The film proposes an ethic of care, a way of making cinema that does not extract but accompanies. How did you think about and manage the tension between recording someone’s life without appropriating it, between being present and not invading?
For me and for Lucas, a film is nothing more than the ways in which it is made. It is very hard for us to think of a work as an end in itself, and to believe that anything that happens during the process can be justified by the ultimate goal of the work. I think The Prince of Nanawa carries something of a manifesto—not declared as such, because we’ve had enough of manifestos—but still something we share among ourselves in relation to the ways we invented to move away from that idea of cinema that always sees itself as saving something. There is a lot of megalomaniac cinema, and that is dangerous.

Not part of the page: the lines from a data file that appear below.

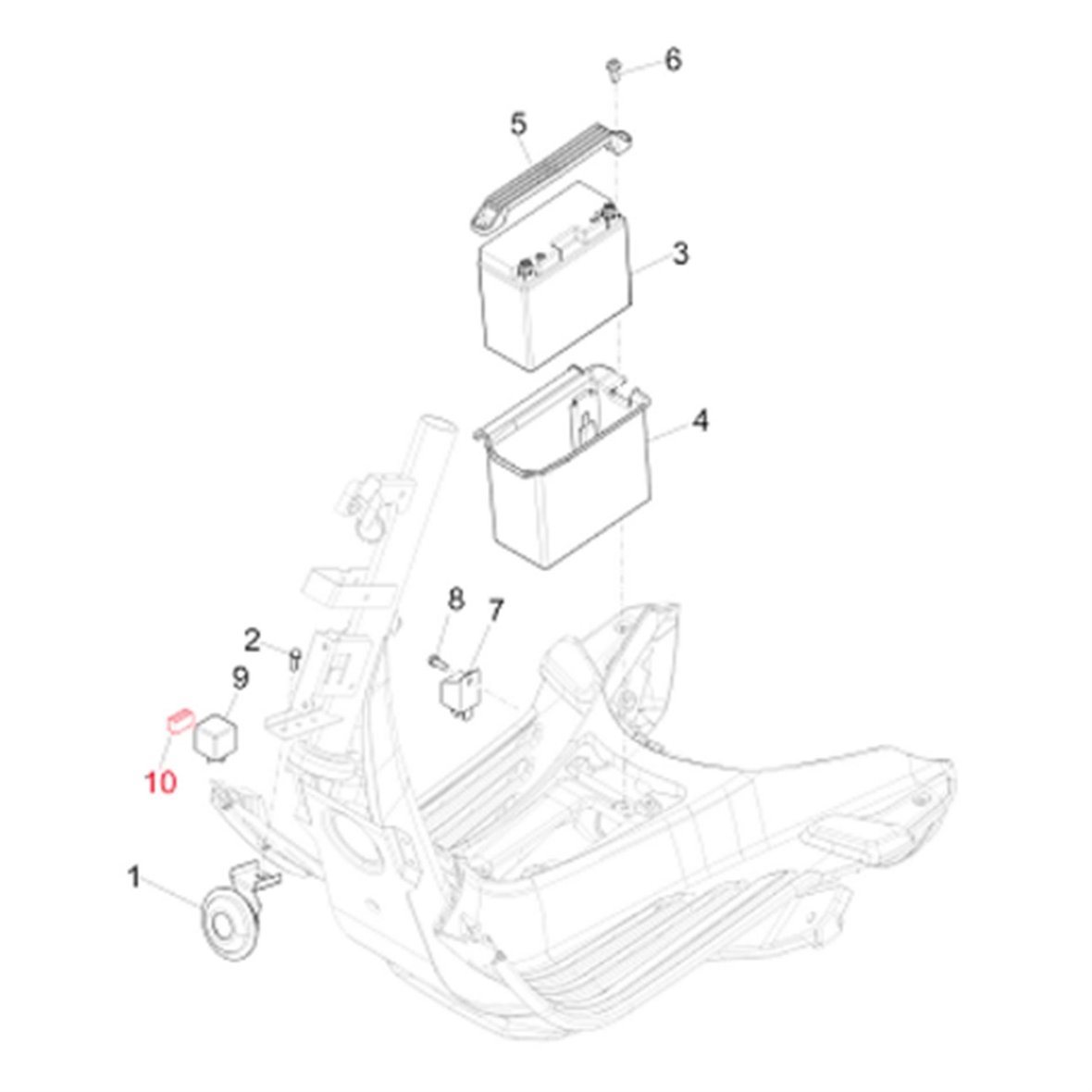 6
5
3
4
8
7
2
9
10
1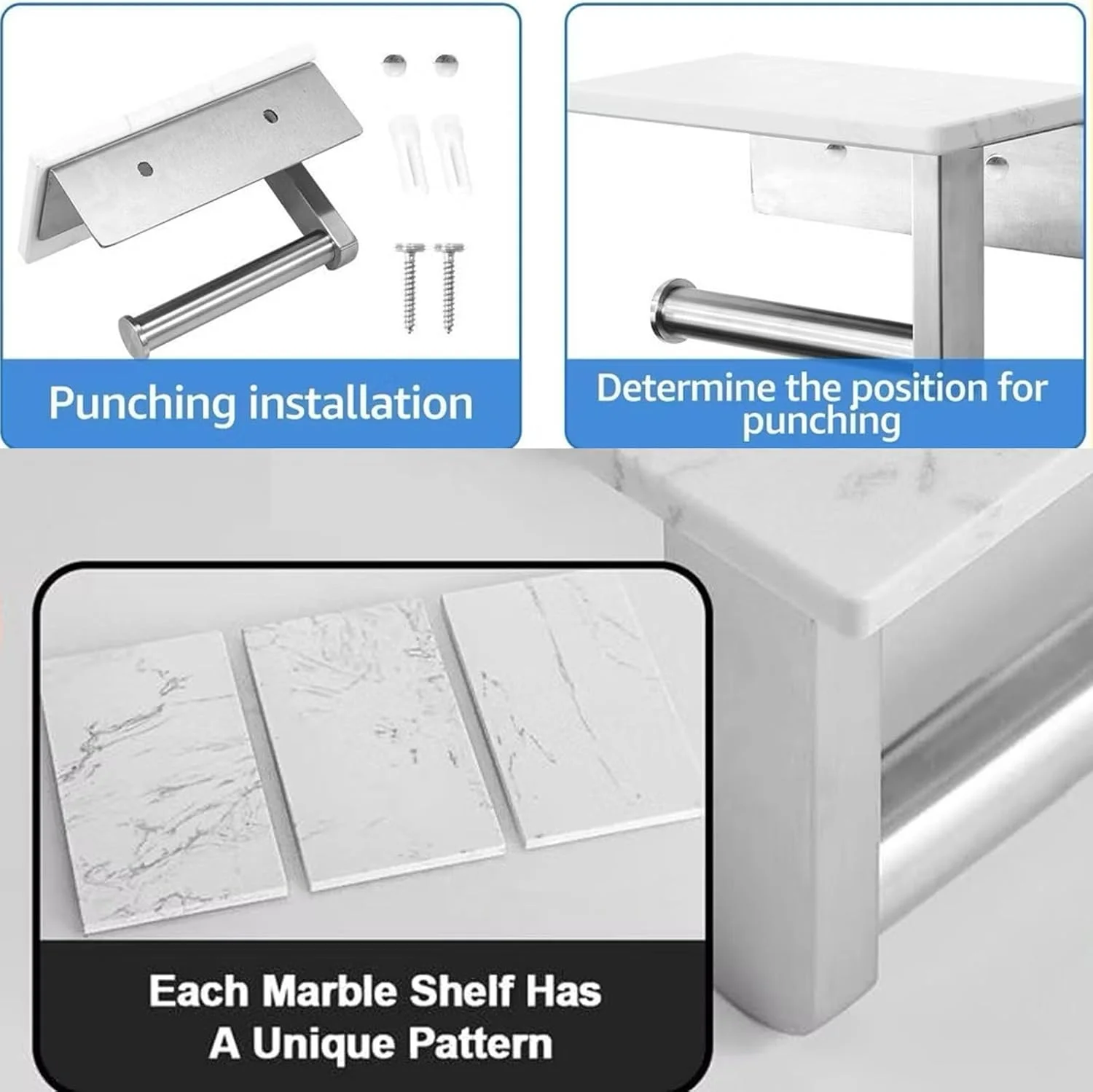 Punching installation

Determine the position for punching

Each Marble Shelf Has A Unique Pattern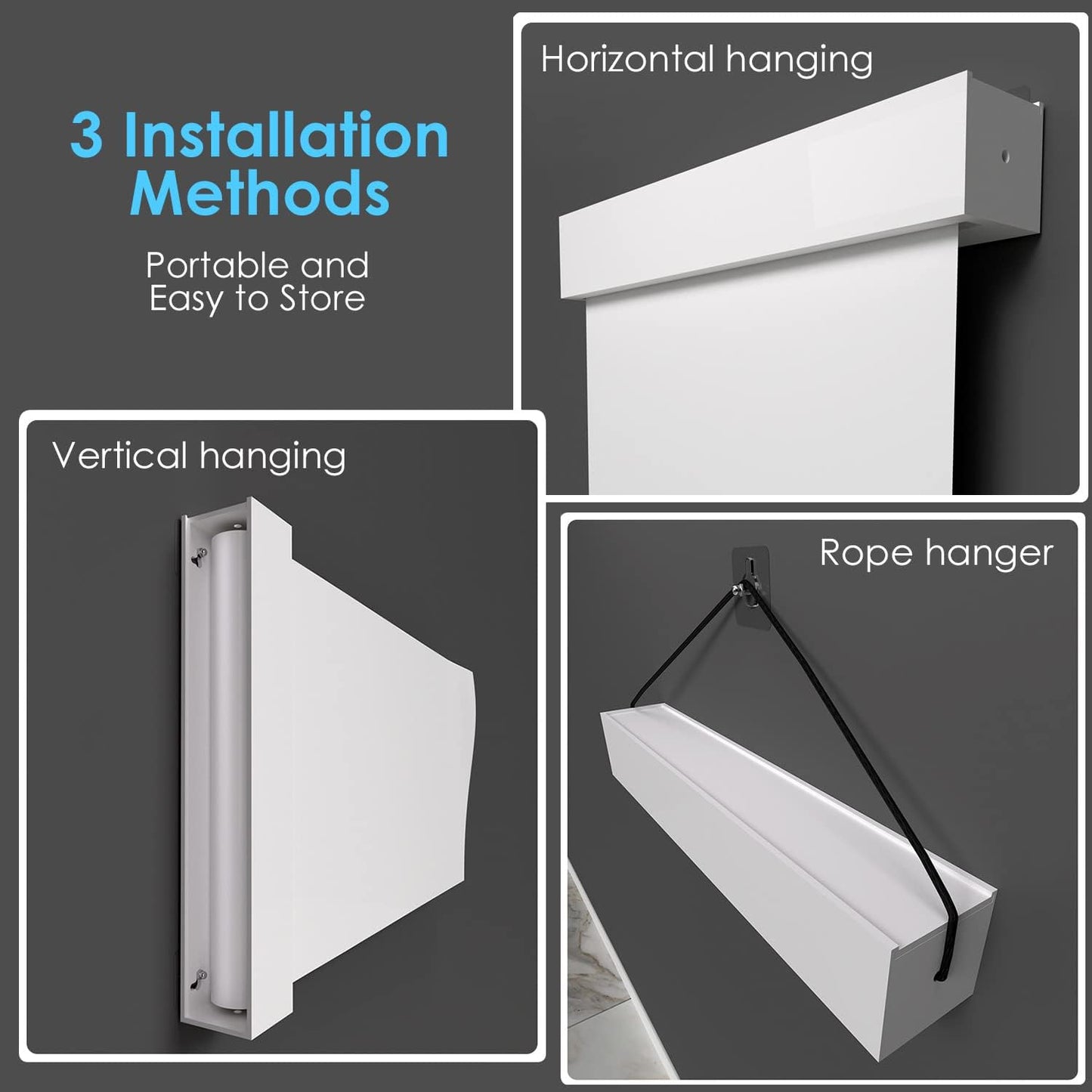 3 Installation Methods

Portable and Easy to Store

Horizontal hanging

Vertical hanging

Rope hanger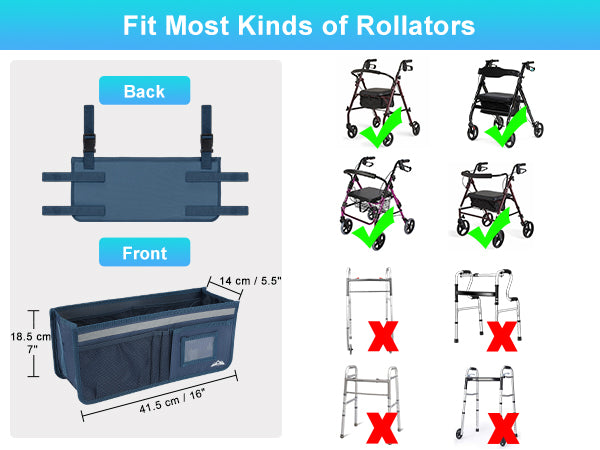 Fit Most Kinds of Rollators

Back

Front

14 cm / 5.5"

18.5 cm
7"

41.5 cm / 16"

This was perhaps a feat, but without epic, where the idea of the work never stood above life, and at times we even forgot we were making a film. I think this is closely tied to a conviction: what sense does this kind of cinema have if it doesn’t generate an experience of empowerment for the lives of those involved in making it? Maybe it is quite another paradigm—the work itself doesn’t matter much to us. I think all the films we have made come from that place; they stand on the side of processes.
In a relationship built over so many years of being there, no one is trying to extract something to take away and then disappear—on the contrary. There is no appropriation; there is bond, encounter. It is about rehearsing another way of being within this exercise of making images. Above all, the film is the record of a bond over time, and in that, there is a shared agreement with Ángel.
Being present and not invading are things that get calibrated as time goes by, like in any relationship. But I say this speaking of affection and companionship; in terms of not invading with the camera, the decisions of what was recorded were always directed by Ángel. In that sense, the film is a great fragment of the lives of those of us who participated in this process, which of course overflows far beyond what can fit into a limited timeframe, even if it’s almost four hours long.
The passage of time is raw material in your film, but it is also an emotional trial. What did it mean for you to spend more than a decade accompanying someone and accepting that the film had no clear end?
I think it meant a radical change in life, in relation to cinema, a complete stripping away of the idea of control or the feeling that something can be managed. It was a process that plunged us into the abyss in every direction. The ending never worried us; what did concern us was ensuring that those of us making the film were okay in the face of the turbulences of daily life. There are experiences that are untransferable, that cannot fully be measured—and having the certainty that this vital commitment with Ángel will last a lifetime is something immense.
Also, the certainty of the friendship among those of us who made this and held it up against all odds is a very powerful force in life. When everything gets rough, I think of all these years of accompanying one another, and something already begins to clear, something feels like it might be possible.
At a moment so dominated by immediacy, algorithms, and ephemeral content, your film bets on duration, patience, and real time. Do you feel that this is also a political stance toward contemporary cinema?
Absolutely—it is a manifesto, a veiled protest against a way of existing and of making to which we do not want to belong. The possibility of inventing other ways, creating other rhythms and durations, of being in a different mode in that act of sharing life, is possible. If contemporary cinema feels completely expulsive to us, then we will create something else, something that feels a little more like being alive.